Appellant raises the further point that by his trial on charges that were preferred against him in the indictment, he was placed twice in jeopardy.
In that connection, although the record shows that preceding the date of the trial of the instant action defendant was tried and acquitted as to certain counts that were included within the information which theretofore had been filed against him, it also conclusively appears that none of such counts was included within the indictment in the instant case. It follows that as far as the several counts herein are concerned, there was no former jeopardy. (People v. Conson, 72 Cal. App. 509, 511 [237 Pac. 799]; People v. Preciado, 31 Cal. App. 519 [160 Pac. 1090]; People v. Lachuk, 5 Cal. App. (2d) 729 [43 Pac. (2d) 579]; People v. Wilson, 79 Cal.

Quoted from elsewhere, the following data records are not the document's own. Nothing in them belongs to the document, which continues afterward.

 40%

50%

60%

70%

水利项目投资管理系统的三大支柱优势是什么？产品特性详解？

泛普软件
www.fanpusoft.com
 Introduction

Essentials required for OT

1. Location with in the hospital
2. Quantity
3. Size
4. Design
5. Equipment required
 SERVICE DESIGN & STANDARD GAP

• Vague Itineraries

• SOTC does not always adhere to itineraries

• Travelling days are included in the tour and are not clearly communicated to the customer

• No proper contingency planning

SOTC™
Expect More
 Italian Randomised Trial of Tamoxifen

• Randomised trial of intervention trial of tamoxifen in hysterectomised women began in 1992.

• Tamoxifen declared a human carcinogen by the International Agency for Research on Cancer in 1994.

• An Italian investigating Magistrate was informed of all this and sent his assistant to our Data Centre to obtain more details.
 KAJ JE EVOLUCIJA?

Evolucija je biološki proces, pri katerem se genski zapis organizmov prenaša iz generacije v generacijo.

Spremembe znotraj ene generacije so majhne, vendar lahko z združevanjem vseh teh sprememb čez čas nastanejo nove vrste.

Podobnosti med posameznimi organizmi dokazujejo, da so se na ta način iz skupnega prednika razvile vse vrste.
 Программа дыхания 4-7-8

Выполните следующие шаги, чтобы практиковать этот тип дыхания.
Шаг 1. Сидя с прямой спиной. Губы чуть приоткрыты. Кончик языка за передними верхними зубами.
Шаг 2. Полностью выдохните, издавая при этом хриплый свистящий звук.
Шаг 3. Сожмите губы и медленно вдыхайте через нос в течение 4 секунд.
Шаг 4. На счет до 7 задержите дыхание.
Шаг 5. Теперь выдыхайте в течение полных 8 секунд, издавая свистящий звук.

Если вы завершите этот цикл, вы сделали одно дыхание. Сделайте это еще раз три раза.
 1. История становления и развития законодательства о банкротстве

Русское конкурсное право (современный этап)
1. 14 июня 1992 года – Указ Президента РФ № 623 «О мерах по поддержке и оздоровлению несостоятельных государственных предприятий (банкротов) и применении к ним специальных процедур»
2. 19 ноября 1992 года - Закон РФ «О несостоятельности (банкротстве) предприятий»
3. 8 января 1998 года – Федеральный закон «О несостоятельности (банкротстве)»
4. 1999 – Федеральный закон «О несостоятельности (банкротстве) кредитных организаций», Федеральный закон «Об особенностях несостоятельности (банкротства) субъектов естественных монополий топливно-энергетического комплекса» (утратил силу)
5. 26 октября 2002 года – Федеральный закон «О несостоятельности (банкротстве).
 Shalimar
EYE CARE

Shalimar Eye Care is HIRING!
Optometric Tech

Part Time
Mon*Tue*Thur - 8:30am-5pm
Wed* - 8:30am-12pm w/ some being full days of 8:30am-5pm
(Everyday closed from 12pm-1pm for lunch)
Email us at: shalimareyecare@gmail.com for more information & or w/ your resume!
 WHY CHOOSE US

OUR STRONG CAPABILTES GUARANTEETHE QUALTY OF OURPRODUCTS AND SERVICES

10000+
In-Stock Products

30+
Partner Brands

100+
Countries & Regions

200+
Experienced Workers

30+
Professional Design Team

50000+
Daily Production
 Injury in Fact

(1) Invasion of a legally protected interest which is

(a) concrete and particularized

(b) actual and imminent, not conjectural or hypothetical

App. 709 [250 Pac. 879].)
Considering the stipulation of the parties with reference to the facts which bore upon the question of former jeopardy as hereinbefore has been indicated, the issue as to whether defendant theretofore had been placed in jeopardy became a question of law; consequently, the trial court committed no error in directing the jury to render its verdict against defendant’s plea in that regard. (People v. Conson, 72 Cal. App. 509 [237 Pac. 799]; People v. Newell, 192 Cal. 659 [221 Pac. 622].)
*456The judgment, and the order by which defendant’s motion for a new trial was denied, are affirmed.
York, J., and Doran, J., concurred.
A petition by appellant to have the cause heard in the Supreme Court, after judgment in the District Court of Appeal, was denied by the Supreme Court on July 19, 1937.